Optimising the import graph is difficult to do retrospectively but it is not difficult when designing a new library. The number one design choice that makes it hard to optimise this in future is just providing functionality directly from the top-level package like np.array, np.cos, np.linalg.det etc since then all those things always have to be imported before anyone can use even the tiniest of functions from the library.

3 Likes

I’m a bit confused by this statement. What is the alternative you have in mind?
The only alternative I am aware of is to use indirect imports, like X.py imports np.array, and then Y.py imports X.array, but then Y.py still needs to import numpy. Just indirectly.

1 Like

A common pattern is to have a top-level __init__.py that imports practically everything from all submodules and packages so that people can do from pkg import foo rather than from pkg.bar.baz import foo.
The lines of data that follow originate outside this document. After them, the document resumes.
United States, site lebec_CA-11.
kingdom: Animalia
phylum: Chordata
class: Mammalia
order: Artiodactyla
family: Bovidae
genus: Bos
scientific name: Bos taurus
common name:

Nothing from the package can be imported without first executing the __init__.py though so this adds an import time cost that must be paid by all regardless of which part of the library they want to use.

A simple alternative is just that you rename numpy/__init__.py to numpy/everything.py and tell users:

  • Use import numpy.everything as np if you want a convenient way to import almost everything in the library.
  • Or otherwise use e.g. from numpy.fft import fft if you want a faster way to import a specific function.

This is for example what matplotlib does although for different reasons:

import matplotlib.pyplot as plt

Having an __init__.py that imports loads of stuff from the subpackages and submodules makes it slower to import any one thing from the whole package. This applies recursively to every subpackage but it is most important just to avoid doing this in the top-level __init__.py because then at least you reserve the possibility to optimise this in future by refactoring everything into a new subpackage like numpy.api or something.

4 Likes

The decision which functionality is available through the top-level namespace should primarily be driven by usability. Users should be able to do common tasks with only a single import. I would to not want burden users with longer or multiple imports by put functionality into a separate namespace just because its type annotation is expensive to evaluate.

Anyway, you don’t simply change how everybody has to import functionality in existing libaries - neither import numpy as np nor import matplotlib.pyplot as plt can reasonably be changed. And just as a remark, the matplotlib import has specific historic reasons. We would not do this today if designing from scratch.

1 Like

You can have everything with a single import: import numpy.everything as np. You can come up with a shorter spelling for everything if you like but it makes a big difference whether it is the top-level package or not.

There is not a single type of library “user”. It is easy to get carried away with the idea that users are novices who will use your library directly while typing commands interactively into a REPL. Optimising everything purely for that case is often in conflict with what would be best when providing functionality to other libraries or applications.

Agreed. I’m well aware that it is basically impossible to change this. That is why it is worth thinking carefully about this particular question at the beginning when creating a new library though.

2 Likes